DIRECTIONS =>
1. List every district named in the Rana Tharu language article.
2. Reproduce word for word the passage of the Rana Tharu language article that starts at the words "Language codes" and ends after "Buksa as well.".
3. Carry on the Rana Tharu language article from where it stops, picking up after its final sentence.
SELECTED EXTRACT Block Start
- Native to: India, Nepal
- Ethnicity: Rana Tharu
- Native speakers: 230,000 (2003–2021)
- Language family: Indo-European Indo-IranianIndo-AryanEasternBihariTharuRana Tharu; ; ; ; ; ;
- Writing system: Devanagari

Official status
- Official language in: Tharuban of Nepal

Language codes
- ISO 639-3: thr
- Glottolog: rana1246

= Rana Tharu language =

Indo Aryan language

Rana Tharu is an Indo-Aryan language spoken by the Rana Tharu people who are part of the Tharu ethnic group in the Sudurpashchim Province of Nepal, specifically in the Kanchanpur district's southern municipalities and Dhangadhi in the Kailali district. Rana Tharu is also spoken in specific areas of Uttar Pradesh, India including the Lakhimpur Kheri district, particularly in Palia Kalan and Chandan Chauki block, situated on the India–Nepal border. Additionally, it is spoken in the Udham Singh Nagar district of Uttarakhand state. It exhibits high intelligibility among its dialects, with reported percentages ranging from 96% to 99%. The language has linguistic distinctions with dialects in India and shows lexical similarities with Awadhi and Buksa as well.
SELECTED EXTRACT Block End
RECORDED INFORMATION Block Start
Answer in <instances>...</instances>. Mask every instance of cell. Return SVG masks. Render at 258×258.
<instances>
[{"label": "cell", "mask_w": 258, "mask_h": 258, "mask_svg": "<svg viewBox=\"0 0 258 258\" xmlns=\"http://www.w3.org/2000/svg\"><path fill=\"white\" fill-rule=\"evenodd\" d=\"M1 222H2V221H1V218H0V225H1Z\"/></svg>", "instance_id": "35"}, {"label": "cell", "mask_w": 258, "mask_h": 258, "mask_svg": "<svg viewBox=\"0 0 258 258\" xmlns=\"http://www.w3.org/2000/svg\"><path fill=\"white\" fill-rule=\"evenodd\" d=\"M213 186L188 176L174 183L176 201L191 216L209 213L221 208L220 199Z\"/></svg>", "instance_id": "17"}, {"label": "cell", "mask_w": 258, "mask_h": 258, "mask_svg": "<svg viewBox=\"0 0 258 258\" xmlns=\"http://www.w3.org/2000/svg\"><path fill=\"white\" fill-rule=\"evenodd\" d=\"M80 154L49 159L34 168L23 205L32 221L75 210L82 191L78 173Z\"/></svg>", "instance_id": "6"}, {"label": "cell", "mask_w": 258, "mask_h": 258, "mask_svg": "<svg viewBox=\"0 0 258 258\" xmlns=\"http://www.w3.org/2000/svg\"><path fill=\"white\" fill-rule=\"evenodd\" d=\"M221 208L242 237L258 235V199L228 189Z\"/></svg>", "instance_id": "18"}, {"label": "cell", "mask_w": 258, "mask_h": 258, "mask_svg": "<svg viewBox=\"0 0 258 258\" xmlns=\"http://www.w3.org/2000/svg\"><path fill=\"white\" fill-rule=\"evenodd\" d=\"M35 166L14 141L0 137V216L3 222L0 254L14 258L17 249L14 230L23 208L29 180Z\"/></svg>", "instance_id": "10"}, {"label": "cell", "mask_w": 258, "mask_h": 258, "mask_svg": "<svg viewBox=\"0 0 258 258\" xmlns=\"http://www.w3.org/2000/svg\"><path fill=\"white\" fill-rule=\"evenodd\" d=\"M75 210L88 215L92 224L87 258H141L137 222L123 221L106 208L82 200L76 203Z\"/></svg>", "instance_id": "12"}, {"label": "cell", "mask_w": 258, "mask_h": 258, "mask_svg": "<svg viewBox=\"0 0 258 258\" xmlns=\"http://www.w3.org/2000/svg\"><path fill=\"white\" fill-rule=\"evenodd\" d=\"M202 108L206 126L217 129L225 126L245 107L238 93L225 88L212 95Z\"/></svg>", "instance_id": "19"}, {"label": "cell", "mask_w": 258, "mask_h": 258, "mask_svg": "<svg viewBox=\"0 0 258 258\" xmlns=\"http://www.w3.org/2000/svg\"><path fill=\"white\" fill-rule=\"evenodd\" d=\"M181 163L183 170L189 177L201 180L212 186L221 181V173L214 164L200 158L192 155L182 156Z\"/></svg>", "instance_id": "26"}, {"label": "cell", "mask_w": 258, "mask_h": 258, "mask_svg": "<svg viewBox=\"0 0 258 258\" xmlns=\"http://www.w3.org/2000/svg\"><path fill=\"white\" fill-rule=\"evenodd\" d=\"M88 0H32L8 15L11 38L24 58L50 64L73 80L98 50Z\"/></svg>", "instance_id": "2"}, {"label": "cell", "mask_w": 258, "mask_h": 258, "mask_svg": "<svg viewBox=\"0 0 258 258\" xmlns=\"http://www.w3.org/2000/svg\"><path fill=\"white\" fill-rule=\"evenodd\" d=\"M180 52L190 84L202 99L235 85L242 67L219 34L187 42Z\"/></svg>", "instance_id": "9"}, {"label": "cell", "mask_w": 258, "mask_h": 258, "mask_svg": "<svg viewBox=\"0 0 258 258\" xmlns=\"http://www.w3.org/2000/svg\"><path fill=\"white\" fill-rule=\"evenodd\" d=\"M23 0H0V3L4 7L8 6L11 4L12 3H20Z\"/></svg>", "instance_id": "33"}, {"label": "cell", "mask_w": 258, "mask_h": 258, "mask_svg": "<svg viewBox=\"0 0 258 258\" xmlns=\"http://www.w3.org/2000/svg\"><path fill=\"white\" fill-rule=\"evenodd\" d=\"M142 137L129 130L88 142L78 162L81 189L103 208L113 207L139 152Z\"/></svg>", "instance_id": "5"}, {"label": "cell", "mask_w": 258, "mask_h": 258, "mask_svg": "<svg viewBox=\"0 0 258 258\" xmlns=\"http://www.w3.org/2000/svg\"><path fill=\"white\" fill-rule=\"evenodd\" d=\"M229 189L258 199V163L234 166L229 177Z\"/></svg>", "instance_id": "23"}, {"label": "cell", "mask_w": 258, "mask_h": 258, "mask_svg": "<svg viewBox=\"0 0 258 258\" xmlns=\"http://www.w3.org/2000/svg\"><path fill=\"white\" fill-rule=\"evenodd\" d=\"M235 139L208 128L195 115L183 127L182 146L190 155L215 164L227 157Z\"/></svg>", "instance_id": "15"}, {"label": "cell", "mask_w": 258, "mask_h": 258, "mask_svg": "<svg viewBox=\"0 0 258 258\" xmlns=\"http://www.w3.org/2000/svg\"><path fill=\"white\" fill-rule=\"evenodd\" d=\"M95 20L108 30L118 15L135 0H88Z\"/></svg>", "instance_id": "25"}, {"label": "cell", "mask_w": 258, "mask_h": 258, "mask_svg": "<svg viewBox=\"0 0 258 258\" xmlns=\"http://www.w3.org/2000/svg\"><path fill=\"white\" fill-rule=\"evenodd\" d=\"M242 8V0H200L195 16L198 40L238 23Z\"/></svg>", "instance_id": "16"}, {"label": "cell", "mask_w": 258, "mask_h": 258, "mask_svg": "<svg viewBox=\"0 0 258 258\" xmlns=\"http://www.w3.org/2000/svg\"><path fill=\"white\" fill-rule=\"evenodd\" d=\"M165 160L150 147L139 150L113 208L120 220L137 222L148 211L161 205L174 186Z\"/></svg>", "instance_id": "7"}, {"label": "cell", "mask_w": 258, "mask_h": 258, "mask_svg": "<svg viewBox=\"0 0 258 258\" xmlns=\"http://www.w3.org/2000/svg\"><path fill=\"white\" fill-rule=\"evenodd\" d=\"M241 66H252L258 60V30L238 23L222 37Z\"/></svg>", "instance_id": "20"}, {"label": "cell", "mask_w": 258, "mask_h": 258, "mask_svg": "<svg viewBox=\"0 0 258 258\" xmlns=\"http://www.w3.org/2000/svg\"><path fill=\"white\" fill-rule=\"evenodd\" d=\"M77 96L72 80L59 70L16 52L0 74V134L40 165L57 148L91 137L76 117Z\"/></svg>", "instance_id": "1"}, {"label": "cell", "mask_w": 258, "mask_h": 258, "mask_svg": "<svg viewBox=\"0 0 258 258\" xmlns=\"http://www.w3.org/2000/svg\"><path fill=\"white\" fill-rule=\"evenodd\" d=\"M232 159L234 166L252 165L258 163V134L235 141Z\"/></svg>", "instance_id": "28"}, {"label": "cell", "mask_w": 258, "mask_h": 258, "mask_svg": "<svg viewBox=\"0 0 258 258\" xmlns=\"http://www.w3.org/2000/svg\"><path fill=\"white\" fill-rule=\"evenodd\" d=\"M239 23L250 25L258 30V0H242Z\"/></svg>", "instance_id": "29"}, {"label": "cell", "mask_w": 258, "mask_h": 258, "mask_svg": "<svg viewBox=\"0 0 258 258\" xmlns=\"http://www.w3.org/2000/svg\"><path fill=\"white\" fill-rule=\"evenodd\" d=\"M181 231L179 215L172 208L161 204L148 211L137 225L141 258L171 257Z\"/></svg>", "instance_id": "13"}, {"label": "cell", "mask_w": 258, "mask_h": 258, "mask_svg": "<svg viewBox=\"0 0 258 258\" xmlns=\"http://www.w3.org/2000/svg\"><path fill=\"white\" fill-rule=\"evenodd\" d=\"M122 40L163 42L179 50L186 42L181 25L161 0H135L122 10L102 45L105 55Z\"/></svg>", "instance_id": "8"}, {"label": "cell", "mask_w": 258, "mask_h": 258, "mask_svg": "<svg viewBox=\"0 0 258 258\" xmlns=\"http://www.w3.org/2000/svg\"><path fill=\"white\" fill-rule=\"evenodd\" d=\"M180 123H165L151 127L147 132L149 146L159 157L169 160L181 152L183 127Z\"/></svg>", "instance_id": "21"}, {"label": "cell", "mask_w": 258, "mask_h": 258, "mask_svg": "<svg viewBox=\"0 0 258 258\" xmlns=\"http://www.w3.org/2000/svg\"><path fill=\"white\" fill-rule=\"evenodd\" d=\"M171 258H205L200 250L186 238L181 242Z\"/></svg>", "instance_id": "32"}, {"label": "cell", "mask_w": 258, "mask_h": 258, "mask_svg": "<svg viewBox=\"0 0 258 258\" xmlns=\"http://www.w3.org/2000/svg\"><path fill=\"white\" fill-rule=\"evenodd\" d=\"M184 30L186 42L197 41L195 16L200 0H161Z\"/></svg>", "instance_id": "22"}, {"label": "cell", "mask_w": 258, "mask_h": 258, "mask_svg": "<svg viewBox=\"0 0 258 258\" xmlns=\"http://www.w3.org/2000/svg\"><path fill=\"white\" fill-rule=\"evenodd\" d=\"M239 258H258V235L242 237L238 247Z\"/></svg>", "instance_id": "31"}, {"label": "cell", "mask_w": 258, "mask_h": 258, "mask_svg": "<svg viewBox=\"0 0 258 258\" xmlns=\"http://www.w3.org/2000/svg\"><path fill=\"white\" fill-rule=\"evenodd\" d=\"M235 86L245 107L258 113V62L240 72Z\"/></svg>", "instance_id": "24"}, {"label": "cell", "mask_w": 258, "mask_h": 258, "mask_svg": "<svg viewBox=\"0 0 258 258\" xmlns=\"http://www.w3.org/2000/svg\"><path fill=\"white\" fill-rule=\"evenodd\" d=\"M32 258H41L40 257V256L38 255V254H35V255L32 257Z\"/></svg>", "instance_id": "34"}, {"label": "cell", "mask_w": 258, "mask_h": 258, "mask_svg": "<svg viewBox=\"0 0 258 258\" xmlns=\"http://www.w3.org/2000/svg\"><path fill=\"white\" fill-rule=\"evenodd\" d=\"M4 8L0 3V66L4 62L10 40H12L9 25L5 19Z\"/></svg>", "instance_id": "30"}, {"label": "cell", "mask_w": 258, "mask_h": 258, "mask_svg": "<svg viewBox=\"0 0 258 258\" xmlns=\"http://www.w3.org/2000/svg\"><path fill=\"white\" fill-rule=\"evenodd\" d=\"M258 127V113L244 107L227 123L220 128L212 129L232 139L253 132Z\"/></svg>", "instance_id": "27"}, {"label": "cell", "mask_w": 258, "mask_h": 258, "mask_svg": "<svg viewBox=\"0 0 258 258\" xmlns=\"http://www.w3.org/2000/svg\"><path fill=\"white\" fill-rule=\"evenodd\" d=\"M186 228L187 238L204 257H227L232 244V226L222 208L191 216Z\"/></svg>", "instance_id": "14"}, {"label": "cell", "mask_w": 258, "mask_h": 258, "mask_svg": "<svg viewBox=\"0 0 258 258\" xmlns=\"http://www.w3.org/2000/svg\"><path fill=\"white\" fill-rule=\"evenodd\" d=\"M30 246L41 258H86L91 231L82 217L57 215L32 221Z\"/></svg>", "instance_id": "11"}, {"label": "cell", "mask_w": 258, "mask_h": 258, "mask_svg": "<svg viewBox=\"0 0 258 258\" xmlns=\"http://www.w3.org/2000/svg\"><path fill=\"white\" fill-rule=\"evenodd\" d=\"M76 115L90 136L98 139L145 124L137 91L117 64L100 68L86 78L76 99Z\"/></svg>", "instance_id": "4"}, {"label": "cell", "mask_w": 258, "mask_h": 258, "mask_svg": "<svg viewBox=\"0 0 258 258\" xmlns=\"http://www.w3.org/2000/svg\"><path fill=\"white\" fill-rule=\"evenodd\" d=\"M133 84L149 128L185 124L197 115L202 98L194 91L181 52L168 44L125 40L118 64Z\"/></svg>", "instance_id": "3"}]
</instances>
RECORDED INFORMATION Block End
RESPONSES BY TASK =>
1. Kanchanpur, Kailali, Lakhimpur Kheri, Udham Singh Nagar

2.
Language codes
- ISO 639-3: thr
- Glottolog: rana1246

= Rana Tharu language =

Indo Aryan language

Rana Tharu is an Indo-Aryan language spoken by the Rana Tharu people who are part of the Tharu ethnic group in the Sudurpashchim Province of Nepal, specifically in the Kanchanpur district's southern municipalities and Dhangadhi in the Kailali district. Rana Tharu is also spoken in specific areas of Uttar Pradesh, India including the Lakhimpur Kheri district, particularly in Palia Kalan and Chandan Chauki block, situated on the India–Nepal border. Additionally, it is spoken in the Udham Singh Nagar district of Uttarakhand state. It exhibits high intelligibility among its dialects, with reported percentages ranging from 96% to 99%. The language has linguistic distinctions with dialects in India and shows lexical similarities with Awadhi and Buksa as well.

3.
In terms of linguistic features, Rana Tharu follows the SOV (Subject-Object-Verb) word order, uses postpositions, and has noun head final structure. It has two genders, employs content question words in situ, and involves a combination of prefixes and suffixes in its morphology. The language demonstrates ergativity, marking tense with four categories (past, present, imminent future, irrealis future). Additionally, it features passives and voice, lacks tonality, and possesses a phonetic inventory of 28 consonant and 11 vowel phonemes.

Rana Tharu is used in various aspects of life, including at home, with friends, and in religious contexts. It is actively spoken outside the home such as in the workplace and education. The language is widely utilized by all members of the community and coexists with the use of Hindi and Nepali.